■ **TEXT**
━━━━━━━━━━━━━━━━

And the only way to turn that restriction off, is to either use Firefox Nightly or Firefox Developer Edition (which is a beta). If you want to use stable Firefox, because you like having a stable web browser, you just can't turn the restriction off. Period. The closest thing you can do is installing it as a "temporary extension" which uninstalls itself when the browser restarts.

It's kind of ridiculous that the default browser of most Linux distros has a Apple-esque mentality of "we get to tell you what you're allowed to install."



I think it's unreasonable to assume the vast, vast majority of users, including technically literate ones, are likely to have an in detail understanding of any specific software's installation.

Requiring a few hoops - and it sounds like e.g. requiring a developer edition sounds like such a hoop - to ensure a likely misconfiguration was actually intentional and the user is capable of dealing with the consequences is not a bad idea.

In particular, debugging when things go wrong can be an insurmountable task.

Better isolation of software components has been a trend for decades; to the point where I think we can safely say that the old unix and windows model of permissions was a fundamentally insufficient idea. Devs flock to using VMs and containers precisely because uncontrolled interaction between stuff even controlled by the same nominal "user" is a huge pain - and that's before malware and privacy concerns come in.

Were software more isolated by default, and interaction more controlled and/or explicit, then indeed I think the argument against this kind of controlling-the-"user" features would be stronger. But as is? The alternative is clearly much, much worse.

After all, certainly here and often in other cases too - it's not like it's actually impossible to circumvent these restrictions. It's simply technically inconvenient in a way that happens to also prevent many unintentional bugs and some malware vectors.

In an ideal world, a devs for a piece of software would be hard-pressed to even do this, let alone feel the need to do it. But that's just not the world we live in; we're not even really close yet - except on really locked down platforms that go much further than needed to prevent the risks, and into the territory of quite openly restricting the user, not the software.


> Requiring a few hoops - and it sounds like e.g. requiring a developer edition sounds like such a hoop - to ensure a likely misconfiguration was actually intentional and the user is capable of dealing with the consequences is not a bad idea.

Except when such hoops then start being used as evidence the user is an undesirable and should be kept away from various services. See e.g. many Android apps refusing to work on rooted phones.

I specifically don't like bucketing things like these under "development" label - "dev mode", "dev build", "dev edition", etc. - because it creates the idea that those "dev capabilities" are there to help developers with development, and should very much not be used for non-development things.


I share your concern here, but I can't see a resolution to that being allowing every bit of software to alter any and all user data and alter the execution of any other software a user is running. That's where we came from, and the number of untrustworthy dependencies is so large nowadays that this kind of approach is both unsafe, but even without malware it's also unreliable and unpredictable.

━━━━━━━━━━━━━━━━

■ **SOURCE MATERIAL**

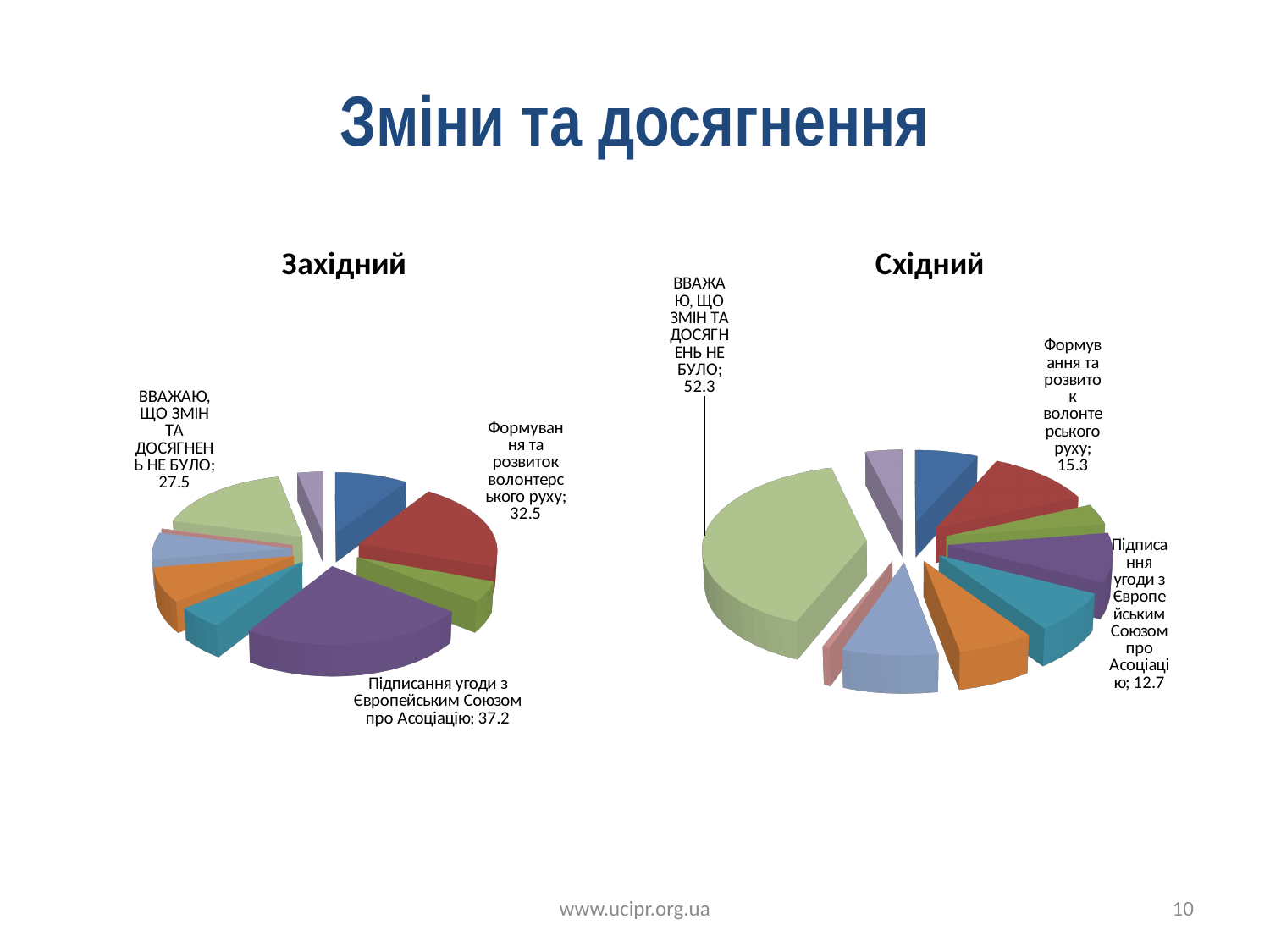
What is the title of the slide? Зміни та досягнення In the Західний chart, what is the value for 'ВВАЖАЮ, ЩО ЗМІН ТА ДОСЯГНЕНЬ НЕ БУЛО'? 27.5 Which chart shows a larger value for 'Формування та розвиток волонтерського руху', Західний or Східний? Західний In the Східний chart, what is the difference between the values for 'Формування та розвиток волонтерського руху' and 'Підписання угоди з Європейським Союзом про Асоціацію'? 2.6 What kind of chart is the Східний chart? Pie chart In the Західний chart, what is the value for 'Формування та розвиток волонтерського руху'? 32.5 In the Східний chart, which category has the largest slice? ВВАЖАЮ, ЩО ЗМІН ТА ДОСЯГНЕНЬ НЕ БУЛО In the Східний chart, what is the value for 'ВВАЖАЮ, ЩО ЗМІН ТА ДОСЯГНЕНЬ НЕ БУЛО'? 52.3 In the Західний chart, what is the difference between the values for 'Підписання угоди з Європейським Союзом про Асоціацію' and 'Формування та розвиток волонтерського руху'? 4.7 In the Західний chart, what is the value for 'Підписання угоди з Європейським Союзом про Асоціацію'? 37.2 In the Східний chart, what is the value for 'Формування та розвиток волонтерського руху'? 15.3 In the Східний chart, what is the value for 'Підписання угоди з Європейським Союзом про Асоціацію'? 12.7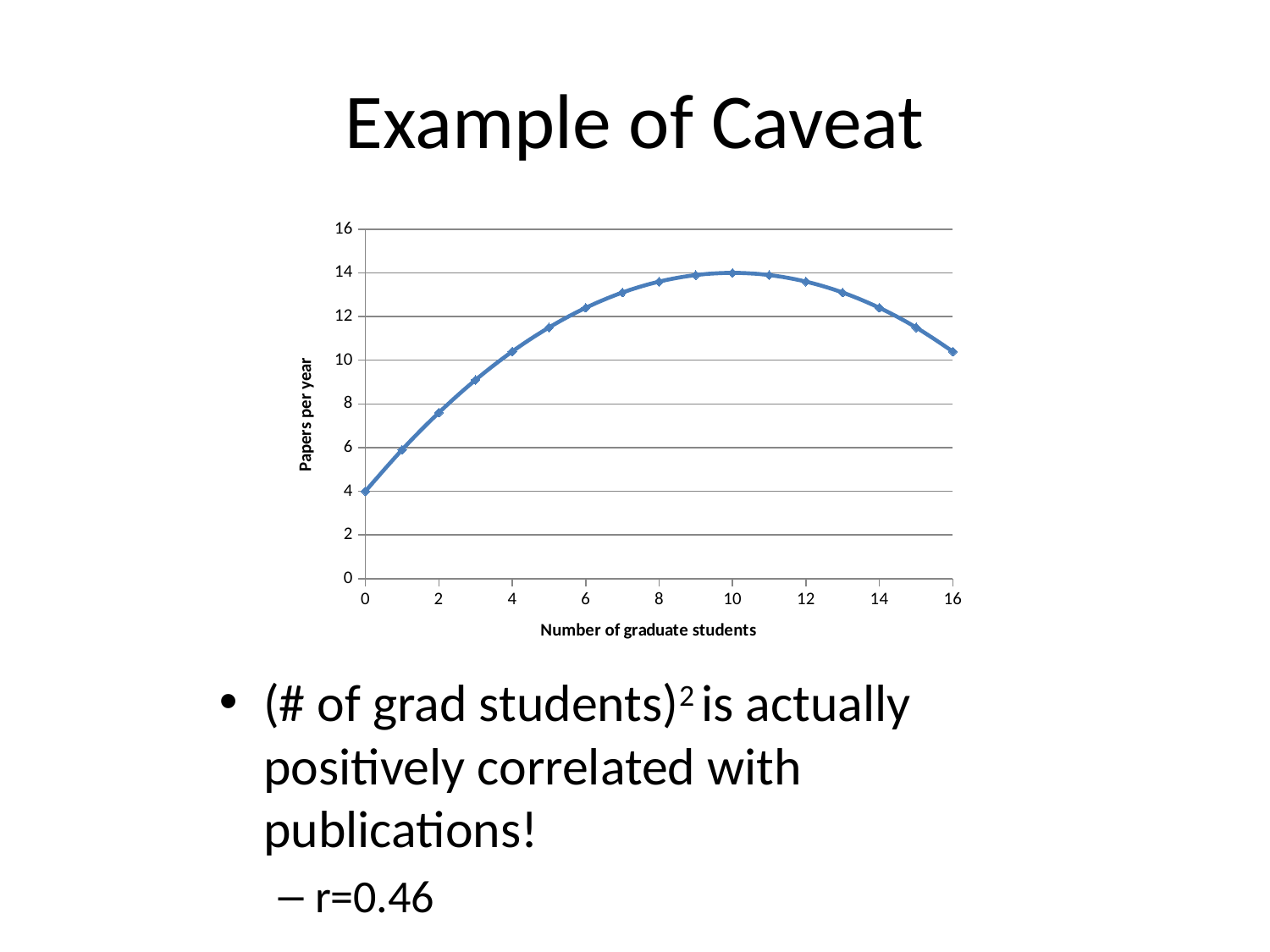
What is the value of Papers per year when the number of graduate students is 0? 4 Which has more Papers per year: 2 graduate students or 14 graduate students? 14 graduate students At which number of graduate students is Papers per year lowest? 0 Is the value for 3 graduate students greater or less than 8? greater How many data points are plotted on the line? 17 At which number of graduate students is Papers per year highest? 10 What is the difference in Papers per year between 10 graduate students and 0 graduate students? 10 Is the value for 8 graduate students greater or less than 12? greater What is the value of Papers per year when the number of graduate students is 10? 14 How does Papers per year change as the number of graduate students increases from 0 to 16? rises until 10, then falls What kind of chart is shown on the slide? line chart Is the value for 5 graduate students greater or less than 10? greater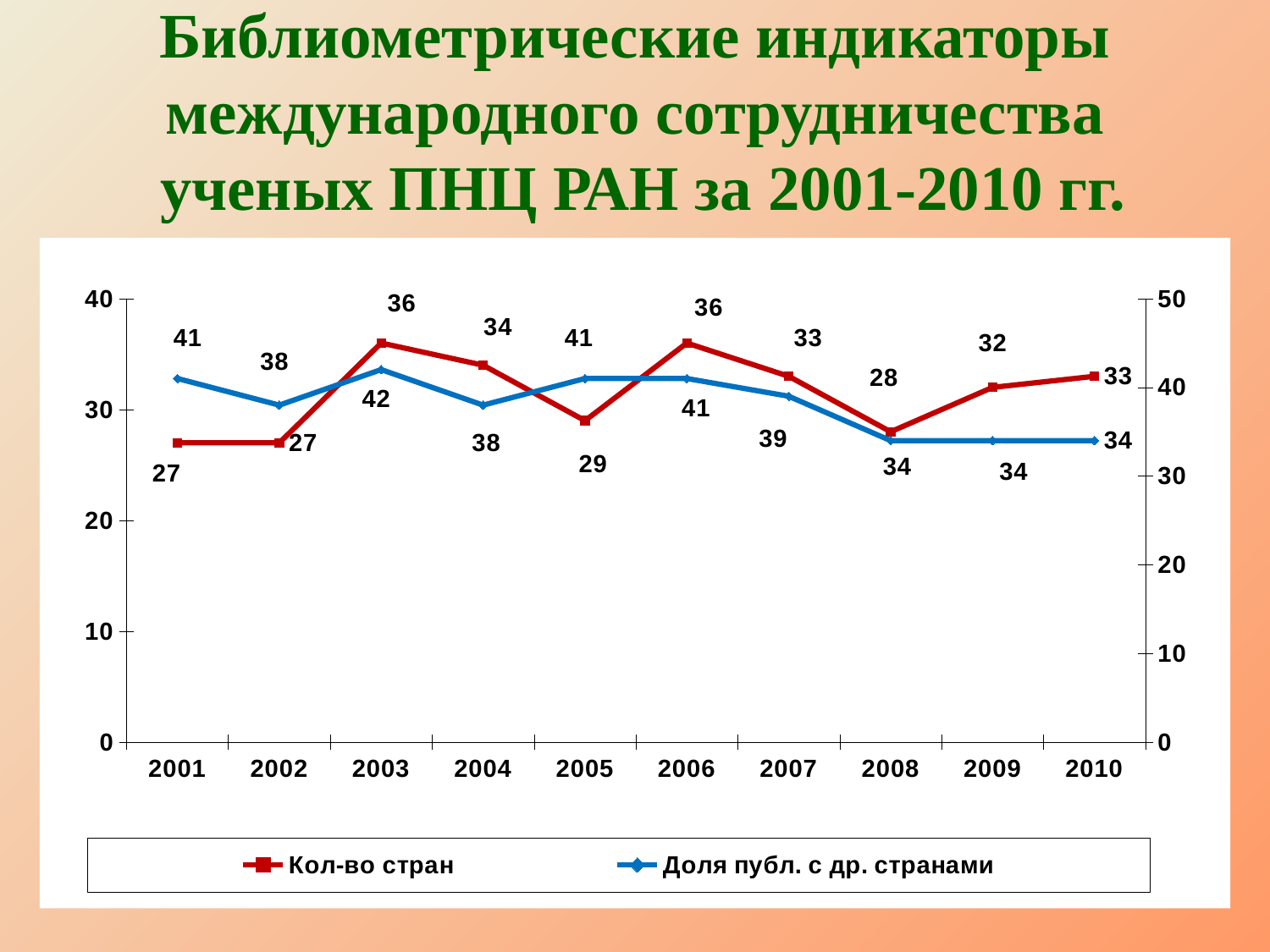
Which colour is used for the "Кол-во стран" series? Red What is the difference between the "Кол-во стран" values for 2003 and 2008? 8 Which is larger: "Доля публ. с др. странами" in 2002 or in 2007? 2007 What is the value of "Кол-во стран" in 2010? 33 What kind of chart is shown on the slide? Line chart How many series does the legend list? 2 What is the value of "Доля публ. с др. странами" in 2003? 42 How many years are shown on the x axis? 10 Does "Доля публ. с др. странами" rise or fall from 2007 to 2008? Fall In which year is "Доля публ. с др. странами" highest? 2003 In which year is "Кол-во стран" lowest? 2001 and 2002 What is the value of "Кол-во стран" in 2005? 29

━━━━━━━━━━━━━━━━

■ **WHAT TO DO**
(A) In the Firefox extension discussion, which two editions of Firefox let a user turn off the restriction?
(B) Write the next part of the Firefox extension discussion, starting after its final sentence.

■ **EXERCISE RESULTS**
(A) Firefox Nightly and Firefox Developer Edition.

(B)
There _will_ be constraints on running programs altering other stuff. Sandboxes _will_ get even stricter. The benefits are so large that this trend will inevitably continue, and rightly so.

To protect the ability to tinker we'll need to instead talk about who gets to control those sandboxes, ultimately. How can we poke holes without allowing abuse by malware or creative (ab)use rendering the system pointless? How can we ensure the poked-holes exist by user choice, not at the behest of a tiny handful of software behemoths?

On a technical level, I don't think that arbitrary and surreptitious dll injection is a line in the sand worth defending. It's not a great abstraction; it's tech debt.


> On a technical level, I don't think that arbitrary and surreptitious dll injection is a line in the sand worth defending. It's not a great abstraction; it's tech debt.

I think giving DLL injections up isn't really solving anything. DLL injection isn't an accident of history - it's a solution to a specific problem. The problem won't disappear if you remove the solution.

The issue in question is that it's also broadly useful to allow software to be modified by third parties in arbitrary ways, without the involvement or cooperation of the software vendor. In fact, the security folks are a major users of this capability - that's how malware scanners work, that's how emergency hot-fixing is done, that's how compliance systems work - and moving towards more evil/dystopian use cases, this capability is needed by anti-cheat systems, DRM, and the modern digital surveillance economy.

All this means that, if you eliminate the current way to let third parties inject code into programs, you'll soon be forced to create the equivalent mechanism yourself. The sandboxes will get stricter to protect users from criminals, and then they'll have holes poked in them to accommodate legitimate actors, both good and bad. Problem is, going through the whole dance of making a sandbox and then making it leaky, is that it generates bloat. You end up roughly in the same place you started, just with an extra layer of abstraction on top.

(And, of course, all those abstraction layers have bugs in them, so the attack surface for criminals is getting larger in the process.)